Multiplex IHC (mIHC) staining of MISs in pulmonary metastasized lungs across different timepoints. MISs included CD44 (green; OPAL520), S100A14 (yellow; OPAL570), RHOD (orange; OPAL620), and TACSTD2 (red; OPAL690). Timepoints included 6 h, 48 h, 1wk, 2 mo, and 4 mo. Human pan‐CK (light blue; OPAL480) staining indicates inoculated human ESCC cells, KYSE30‐Luc‐GFP. DAPI (blue) stained nucleus. Arrows and dashed circles indicate tumor cells and nodules, respectively.
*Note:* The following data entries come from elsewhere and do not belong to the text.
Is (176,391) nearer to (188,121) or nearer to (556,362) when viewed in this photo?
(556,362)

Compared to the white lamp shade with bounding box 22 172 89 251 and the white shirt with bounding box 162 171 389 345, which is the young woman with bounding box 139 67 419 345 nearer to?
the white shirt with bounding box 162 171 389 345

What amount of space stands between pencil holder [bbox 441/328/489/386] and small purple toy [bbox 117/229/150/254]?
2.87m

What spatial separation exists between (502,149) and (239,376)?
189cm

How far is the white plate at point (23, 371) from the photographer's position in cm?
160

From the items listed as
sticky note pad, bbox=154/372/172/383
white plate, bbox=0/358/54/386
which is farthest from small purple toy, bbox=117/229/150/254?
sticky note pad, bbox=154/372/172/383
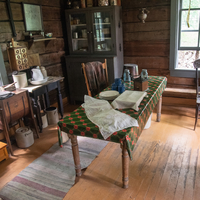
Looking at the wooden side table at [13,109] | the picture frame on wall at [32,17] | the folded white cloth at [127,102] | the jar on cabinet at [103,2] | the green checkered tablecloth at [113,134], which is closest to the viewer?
the green checkered tablecloth at [113,134]

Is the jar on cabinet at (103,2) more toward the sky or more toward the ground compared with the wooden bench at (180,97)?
more toward the sky

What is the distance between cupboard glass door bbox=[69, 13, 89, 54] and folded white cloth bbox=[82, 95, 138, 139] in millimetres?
1981

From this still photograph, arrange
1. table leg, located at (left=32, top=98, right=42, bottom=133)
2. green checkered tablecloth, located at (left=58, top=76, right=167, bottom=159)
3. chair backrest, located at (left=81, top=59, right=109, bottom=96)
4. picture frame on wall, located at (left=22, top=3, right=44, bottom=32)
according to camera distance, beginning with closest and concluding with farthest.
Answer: green checkered tablecloth, located at (left=58, top=76, right=167, bottom=159)
chair backrest, located at (left=81, top=59, right=109, bottom=96)
table leg, located at (left=32, top=98, right=42, bottom=133)
picture frame on wall, located at (left=22, top=3, right=44, bottom=32)

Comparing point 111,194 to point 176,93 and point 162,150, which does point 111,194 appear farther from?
point 176,93

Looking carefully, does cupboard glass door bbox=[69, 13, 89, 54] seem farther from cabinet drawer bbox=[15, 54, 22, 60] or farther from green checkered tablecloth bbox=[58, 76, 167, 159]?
green checkered tablecloth bbox=[58, 76, 167, 159]

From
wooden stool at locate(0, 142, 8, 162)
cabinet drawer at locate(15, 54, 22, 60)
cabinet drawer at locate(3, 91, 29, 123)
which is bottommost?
wooden stool at locate(0, 142, 8, 162)

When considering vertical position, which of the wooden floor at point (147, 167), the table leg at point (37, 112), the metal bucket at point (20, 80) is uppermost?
the metal bucket at point (20, 80)

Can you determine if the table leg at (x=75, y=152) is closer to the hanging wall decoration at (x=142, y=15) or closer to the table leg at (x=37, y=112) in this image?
the table leg at (x=37, y=112)

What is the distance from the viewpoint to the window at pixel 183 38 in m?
3.21

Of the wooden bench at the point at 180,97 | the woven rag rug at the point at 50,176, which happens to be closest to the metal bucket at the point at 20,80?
the woven rag rug at the point at 50,176

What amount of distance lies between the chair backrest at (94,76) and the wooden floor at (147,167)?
0.75 metres

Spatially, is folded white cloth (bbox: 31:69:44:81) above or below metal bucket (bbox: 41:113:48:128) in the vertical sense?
above

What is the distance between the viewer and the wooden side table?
229 cm

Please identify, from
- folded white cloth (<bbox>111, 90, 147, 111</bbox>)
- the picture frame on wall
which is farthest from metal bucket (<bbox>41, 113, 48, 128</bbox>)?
folded white cloth (<bbox>111, 90, 147, 111</bbox>)
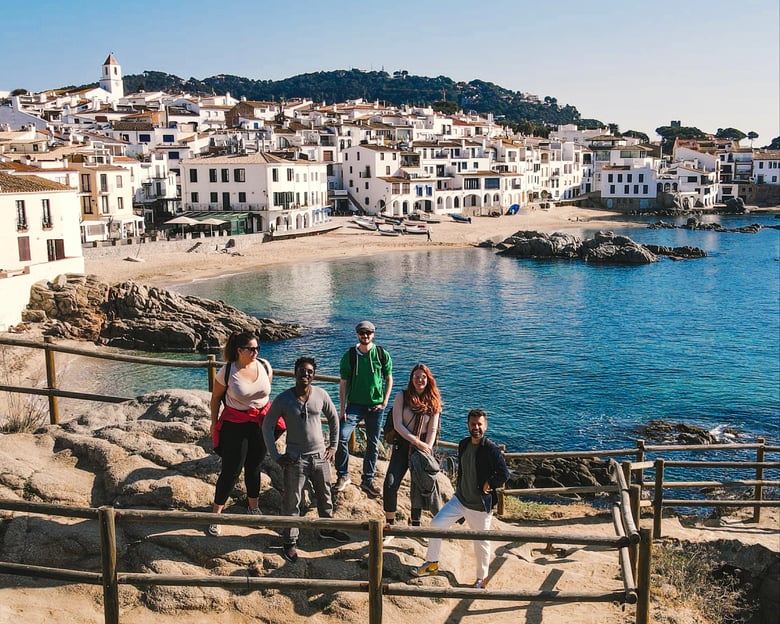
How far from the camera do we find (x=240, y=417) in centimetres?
873

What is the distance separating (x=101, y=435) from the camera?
1005 centimetres

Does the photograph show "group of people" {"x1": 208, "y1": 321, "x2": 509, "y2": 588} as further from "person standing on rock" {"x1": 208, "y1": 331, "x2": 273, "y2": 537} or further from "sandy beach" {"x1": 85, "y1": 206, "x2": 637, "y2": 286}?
"sandy beach" {"x1": 85, "y1": 206, "x2": 637, "y2": 286}

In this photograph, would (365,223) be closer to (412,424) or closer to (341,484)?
(341,484)

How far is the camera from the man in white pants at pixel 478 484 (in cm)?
821

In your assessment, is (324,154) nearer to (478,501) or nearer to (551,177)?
(551,177)

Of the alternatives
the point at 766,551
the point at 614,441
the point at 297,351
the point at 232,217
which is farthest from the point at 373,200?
the point at 766,551

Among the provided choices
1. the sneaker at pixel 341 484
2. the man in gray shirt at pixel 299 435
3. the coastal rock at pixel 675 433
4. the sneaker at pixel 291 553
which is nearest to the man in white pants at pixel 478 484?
the man in gray shirt at pixel 299 435

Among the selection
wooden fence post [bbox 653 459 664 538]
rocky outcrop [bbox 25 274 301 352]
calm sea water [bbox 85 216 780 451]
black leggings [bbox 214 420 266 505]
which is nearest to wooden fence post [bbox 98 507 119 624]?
black leggings [bbox 214 420 266 505]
Grey arrows indicate absence of MIS expression, white arrows, and dashed circles indicate presence of MIS expression in tumor cells or nodules. 20X scale bar: 50 µm. 40X scale bar: 20 µm.

Figure 7

Analyses of differential metastasis‐initiating signature score (dMISs) and patient outcomes. A) Representative multiplex IHC (mIHC) staining of MISs in ESCC tissue microarray (TMA; n = 52) with primary tumor (PT) and paired lymph node metastasis (LNM) tissues in two patients representing low (patient 1) and high (patient 2) dMISs. Min dMISs: −0.3851; max dMISs 0.3996; best low dMISs cutoff at ≤ −0.08025 based on R survival package. Low dMISs: n = 10; high dMISs: n = 42. B) Statistical analyses of dMISs and patient outcomes, including overall survival (OS; top left; n = 52), correlation to lymph node metastasis ratio (positive LN ratio; top right; n = 52), tumor differentiation grading (bottom left; n = 52), and development of carcinothrombosis (bottom right; n = 52). Cox regression survival curve, Spearman's Rho rank correlation test, Kruskal‐Wallis H test, and Mann‐Whitney U test were performed. ****p < 0.0001, ***p < 0.001, **p < 0.01, *p < 0.05, and ns: p ≥ 0.05.